Unlike the other prints, this one, featuring the guitarist posing by some
railroad tracks, feels like a publicity shot. It's stylized but lacking in
emotional depth.
Steber's photographs of the region itself depict agricultural and
religious traditions, along with the joyous release that takes place
regularly in the area's juke joints. Three photographs from this body of
work stand out. In "Cotton," a single cotton plant stands in sharp focus in
the foreground, while in the hazy background a figure dragging a croker
sack bends down to pick a plant. In another, several people stand
waist-deep in Moon Lake as a preacher and deacons ready to baptize three
anxious girls. A water-stained tree frames the ceremony, its bare majesty
conveying a sense of timelessness about the impending event.
A third picture, taken inside a juke joint, suggests the vital
connection between the blues and the people who live in the Delta. In the
right side of the print, Steber shows a couple dancing. All we can see is
the back side of the man--whose belt tells us his name is Jimmy--and a
woman's arm around his waist; nevertheless, the limited detail tells us
everything we need to know about these two people. On the left, in soft
focus, is a bluesman whose music has unleashed the rush of romantic
possibility hinted at by the dancing lovers.

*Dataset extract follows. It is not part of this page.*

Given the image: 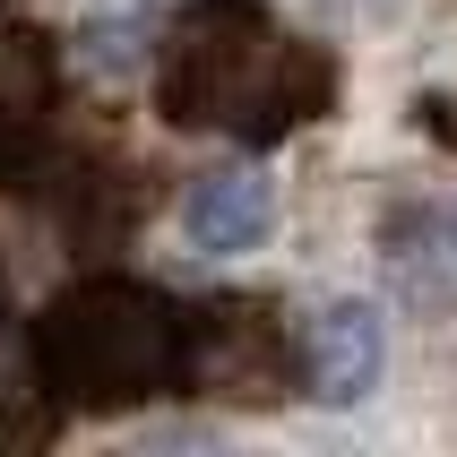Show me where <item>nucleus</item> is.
Segmentation results:
<instances>
[{"instance_id":"obj_1","label":"nucleus","mask_w":457,"mask_h":457,"mask_svg":"<svg viewBox=\"0 0 457 457\" xmlns=\"http://www.w3.org/2000/svg\"><path fill=\"white\" fill-rule=\"evenodd\" d=\"M155 104L181 129H242V138H277L303 112L328 104V61L277 35L259 0H190L164 26V61H155Z\"/></svg>"},{"instance_id":"obj_2","label":"nucleus","mask_w":457,"mask_h":457,"mask_svg":"<svg viewBox=\"0 0 457 457\" xmlns=\"http://www.w3.org/2000/svg\"><path fill=\"white\" fill-rule=\"evenodd\" d=\"M26 354L61 406L121 414L181 380V311L138 277H87L61 303H44Z\"/></svg>"},{"instance_id":"obj_3","label":"nucleus","mask_w":457,"mask_h":457,"mask_svg":"<svg viewBox=\"0 0 457 457\" xmlns=\"http://www.w3.org/2000/svg\"><path fill=\"white\" fill-rule=\"evenodd\" d=\"M181 380L216 388V397H268L285 380V345L268 328V311L216 303L199 320H181Z\"/></svg>"},{"instance_id":"obj_4","label":"nucleus","mask_w":457,"mask_h":457,"mask_svg":"<svg viewBox=\"0 0 457 457\" xmlns=\"http://www.w3.org/2000/svg\"><path fill=\"white\" fill-rule=\"evenodd\" d=\"M294 380L320 406H362L371 380H380V311L354 303V294L345 303H320L303 320V337H294Z\"/></svg>"},{"instance_id":"obj_5","label":"nucleus","mask_w":457,"mask_h":457,"mask_svg":"<svg viewBox=\"0 0 457 457\" xmlns=\"http://www.w3.org/2000/svg\"><path fill=\"white\" fill-rule=\"evenodd\" d=\"M181 233H190L199 251H216V259L259 251V242L277 233V190L259 173H207V181H190V199H181Z\"/></svg>"},{"instance_id":"obj_6","label":"nucleus","mask_w":457,"mask_h":457,"mask_svg":"<svg viewBox=\"0 0 457 457\" xmlns=\"http://www.w3.org/2000/svg\"><path fill=\"white\" fill-rule=\"evenodd\" d=\"M52 104V61L35 35H0V173H18L35 155V129H44Z\"/></svg>"},{"instance_id":"obj_7","label":"nucleus","mask_w":457,"mask_h":457,"mask_svg":"<svg viewBox=\"0 0 457 457\" xmlns=\"http://www.w3.org/2000/svg\"><path fill=\"white\" fill-rule=\"evenodd\" d=\"M423 129H432V138H449V147H457V104H449V96H423Z\"/></svg>"}]
</instances>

With these photographs, Steber confronts the central dilemma of his
project. He says he wants to capture "what's left of those traditions [that
shaped the blues], not create a contemporary portrait of what life is like
in the Delta." The elderly couple picking cotton, for instance, is an
anomaly in today's Mississippi. In this regard, Steber's enterprise
resembles that of the famous American photographer Edward Curtis, who in
the early 20th century took pictures of Native Americans recreating their
folk traditions. In other words, he's trying to capture the past after it's
gone.
Complicating matters further is the fact that these photographs avoid
confronting the brutal and degrading aspects of the Delta's past. But
Steber's work stands on its own regardless, for his straightforward,
documentary style prevents him from romanticizing his subjects. Steber's
photographs do contain glimpses of the region's difficult past--in the
wizened faces of the people, in the spare furnishings of the clubs, and in
the (all too few) shots of people's homes. But by holding back, Steber
ensures that we feel no pity for his subjects. Moreover, his juke joint
pictures show the continuing vitality of the local culture. The Delta
blues, we understand, is distinct from the commercial blues now riding a
crest of popularity in American culture.
Steber's project began in the fall of 1992 after he completed an
assignment about the Natchez Trace for The Tennessean; on his return
trip, he decided to travel back to Nashville via Highway 61, which cuts
through the heart of the Delta. On an impulse, he visited the home of Son
Thomas, a bluesman, folk artist, and gravedigger. The visit "blew his
mind," he says, and his pictures that day were the first of more than
12,000 he has since taken of the Delta and its people.
Steber says he does not know when the project will end. He once held the
illusion that he could complete it in three or four visits, but no longer
does he feel that way. "The more time you spend there," the photographer
says, "the more doors you open and questions you raise." In the meantime,
we can all enjoy the rich photographic results of his travels.